In [1]:
import numpy as np
import pandas as pd
from sklearn.preprocessing import PolynomialFeatures
from dataset import make_dataset
from sklearn.metrics import mean_squared_error as MSE
from sklearn.preprocessing import StandardScaler
from sklearn.linear_model import LinearRegression
from sklearn.model_selection import KFold
from sklearn.linear_model import Lasso
from sklearn.linear_model import Ridge
from scipy.stats import *

<h1> 0. Final Result


In [15]:
MSE_sale = {'Model': ['2.1.1', '2.1.2', '2.1.3', '2.1.4','2.2.1.Ridge','2.2.1.Lasso','2.2.2.Ridge','2.2.2.Lasso'],
        'MSE': [1.067466099217631e+24, 2.4270306210874856e+24, 209.89150465202323, 209.56477778153803, 202.01896754492043, 202.3860511786856, 167.89975376346064, 167.97370141630745]}
MSE_sale = pd.DataFrame(MSE_sale)
MSE_sorted = MSE_sale.sort_values(by='MSE')
MSE_sorted.reset_index(drop=True)

Unnamed: 0,Model,MSE
0,2.2.2.Ridge,167.8998
1,2.2.2.Lasso,167.9737
2,2.2.1.Ridge,202.019
3,2.2.1.Lasso,202.3861
4,2.1.4,209.5648
5,2.1.3,209.8915
6,2.1.1,1.067466e+24
7,2.1.2,2.427031e+24


Based on the result, the best model is Model 2.2.2 using Ridge Regression
The details are: 
- X: Categorical attributes:
         weekdays, Product IDs and Brand IDs,
     Interacting terms: 
        'avgOriginalUnitPrice * avgFinalUnitPrice'
        'clickVolume * avgFinalUnitPrice'
- Y: sales
- alpha_value = 0.1

<h1> 1. Data Preprocess


<h2> 1.1 Import Data

In [3]:
# importing training data set
ss, not_scaled_df, scaled_df, data_train = make_dataset()



<h2> 1.2 Filter Data

In [4]:
# Drop outliers for scaled_df
scaled_df = scaled_df[scaled_df['sales'] <= 200]
scaled_df = scaled_df.reset_index(drop=True)

y = scaled_df.sales
scaled_df = scaled_df.drop(['sales'], axis = 1)

# Drop outliers for not_scaled_df
not_scaled_df = not_scaled_df[not_scaled_df['sales'] <= 200]
not_scaled_df = not_scaled_df.reset_index(drop=True)
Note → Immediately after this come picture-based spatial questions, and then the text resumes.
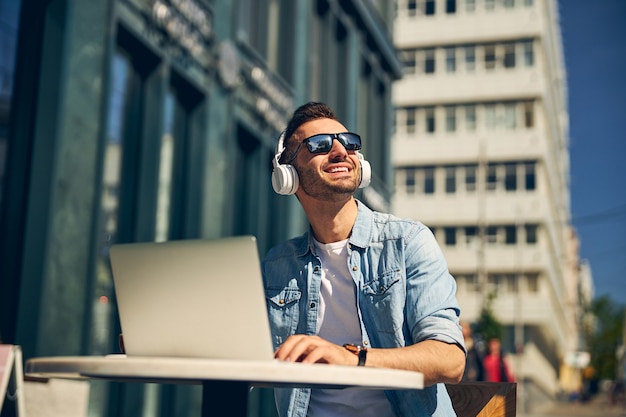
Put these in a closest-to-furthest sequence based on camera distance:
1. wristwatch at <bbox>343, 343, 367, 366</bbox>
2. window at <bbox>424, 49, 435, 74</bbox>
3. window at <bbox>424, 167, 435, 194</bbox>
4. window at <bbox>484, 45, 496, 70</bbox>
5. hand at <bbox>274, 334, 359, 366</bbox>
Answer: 1. hand at <bbox>274, 334, 359, 366</bbox>
2. wristwatch at <bbox>343, 343, 367, 366</bbox>
3. window at <bbox>484, 45, 496, 70</bbox>
4. window at <bbox>424, 167, 435, 194</bbox>
5. window at <bbox>424, 49, 435, 74</bbox>

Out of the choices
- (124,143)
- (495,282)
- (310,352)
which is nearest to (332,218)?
(310,352)

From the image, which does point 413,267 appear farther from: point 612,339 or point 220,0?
point 612,339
not_scaled_df = not_scaled_df.drop(['sales'], axis = 1)

<h1> 2. Linear Models

<h2> 2.1 Preliminary Model Selection

<h4> 2.1.1 Multiple Linear Regression without any interaction terms

In [6]:
# define the function for 10 fold LR
kf = KFold(n_splits=10, random_state = 24, shuffle = True)
def LR_KFold_MSE(dataset):
    mse_multipleLR=[]
    for train_index, test_index in kf.split(dataset):
        X_train = dataset.iloc[train_index]
        y_train = y.iloc[train_index]
        X_test = dataset.iloc[test_index]
        y_test = y.iloc[test_index]
        # multiple LR
        lm=LinearRegression()
        lm.fit(X_train,y_train)
        mse_multipleLR.append(MSE(y_test,lm.predict(X_test)))        
    return mse_multipleLR

res_MLR = LR_KFold_MSE(scaled_df)     

print("the average mse is ", np.mean(res_MLR))
res_MLR

the average mse is  1.067466099217631e+24


[255.60075495793268,
 256.45866670220147,
 191.7911919263693,
 120.28051205458145,
 102.84968910217285,
 140.5332353071733,
 284.0433948863636,
 304.5286385276101,
 202.0505282315341,
 1.067466099217631e+25]

By obsering 10 different mse, we notice that one of the mse is significantly larger than the rest. This indicates potential non linear relationships in the data set.
Thus, MLR should not be the best choice.

<h4> 2.1.2 Polynomial Regression of degree 2 without any interaction terms

In [7]:
# define the function for 10 fold PR
kf = KFold(n_splits=10, random_state = 24, shuffle = True)
def Poly_KFold_MSE(dataset, degree):
    mse_multipleLR=[]
    for train_index, test_index in kf.split(dataset):
        X_train = dataset.iloc[train_index]
        y_train = y.iloc[train_index]
        X_test = dataset.iloc[test_index]
        y_test = y.iloc[test_index]
        # transform polynomial features
        poly = PolynomialFeatures(degree=degree)
        X_poly_train= poly.fit_transform(X_train)
        X_poly_test= poly.fit_transform(X_test)
        # multiple LR
        lm=LinearRegression()
        lm.fit(X_poly_train,y_train)
        mse_multipleLR.append(MSE(y_test,lm.predict(X_poly_test)))        
    return mse_multipleLR 
res_Poly = Poly_KFold_MSE(scaled_df,2)     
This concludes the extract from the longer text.